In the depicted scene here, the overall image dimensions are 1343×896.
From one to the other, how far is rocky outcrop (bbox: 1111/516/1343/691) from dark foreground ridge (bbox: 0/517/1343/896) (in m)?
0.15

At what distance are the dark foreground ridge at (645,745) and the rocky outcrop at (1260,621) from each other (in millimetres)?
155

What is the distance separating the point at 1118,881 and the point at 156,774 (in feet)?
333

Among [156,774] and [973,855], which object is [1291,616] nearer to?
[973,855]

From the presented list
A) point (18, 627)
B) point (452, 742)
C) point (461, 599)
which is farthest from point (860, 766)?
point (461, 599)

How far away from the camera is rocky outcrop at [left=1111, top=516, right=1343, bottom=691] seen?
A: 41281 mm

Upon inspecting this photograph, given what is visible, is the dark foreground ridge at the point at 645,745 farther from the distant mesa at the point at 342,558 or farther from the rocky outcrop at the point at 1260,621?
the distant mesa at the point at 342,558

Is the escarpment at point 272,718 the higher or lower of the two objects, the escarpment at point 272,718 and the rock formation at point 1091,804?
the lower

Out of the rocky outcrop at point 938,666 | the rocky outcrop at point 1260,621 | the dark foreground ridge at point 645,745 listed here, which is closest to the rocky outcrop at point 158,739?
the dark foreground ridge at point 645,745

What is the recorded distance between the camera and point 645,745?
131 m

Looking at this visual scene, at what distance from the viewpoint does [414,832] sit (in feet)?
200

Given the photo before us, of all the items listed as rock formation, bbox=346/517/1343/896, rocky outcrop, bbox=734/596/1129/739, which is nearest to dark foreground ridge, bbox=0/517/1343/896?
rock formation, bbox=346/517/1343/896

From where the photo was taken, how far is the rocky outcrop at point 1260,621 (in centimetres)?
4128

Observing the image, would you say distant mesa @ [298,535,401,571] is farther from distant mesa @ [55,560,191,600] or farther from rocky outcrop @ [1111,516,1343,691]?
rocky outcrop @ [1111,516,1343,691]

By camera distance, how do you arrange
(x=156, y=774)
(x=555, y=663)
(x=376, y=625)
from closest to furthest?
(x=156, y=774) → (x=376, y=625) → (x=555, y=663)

_____

Write out, word for word, every line from the one containing "Given the photo" through the last line of the records above.

Task response:
Given the photo before us, of all the items listed as rock formation, bbox=346/517/1343/896, rocky outcrop, bbox=734/596/1129/739, which is nearest to dark foreground ridge, bbox=0/517/1343/896?
rock formation, bbox=346/517/1343/896

From where the photo was taken, how far is the rocky outcrop at point 1260,621 (in centimetres)?
4128

Observing the image, would you say distant mesa @ [298,535,401,571] is farther from distant mesa @ [55,560,191,600] or farther from rocky outcrop @ [1111,516,1343,691]?
rocky outcrop @ [1111,516,1343,691]

By camera distance, how do you arrange
(x=156, y=774)
(x=555, y=663)
(x=376, y=625)
from closest to furthest?
(x=156, y=774) → (x=376, y=625) → (x=555, y=663)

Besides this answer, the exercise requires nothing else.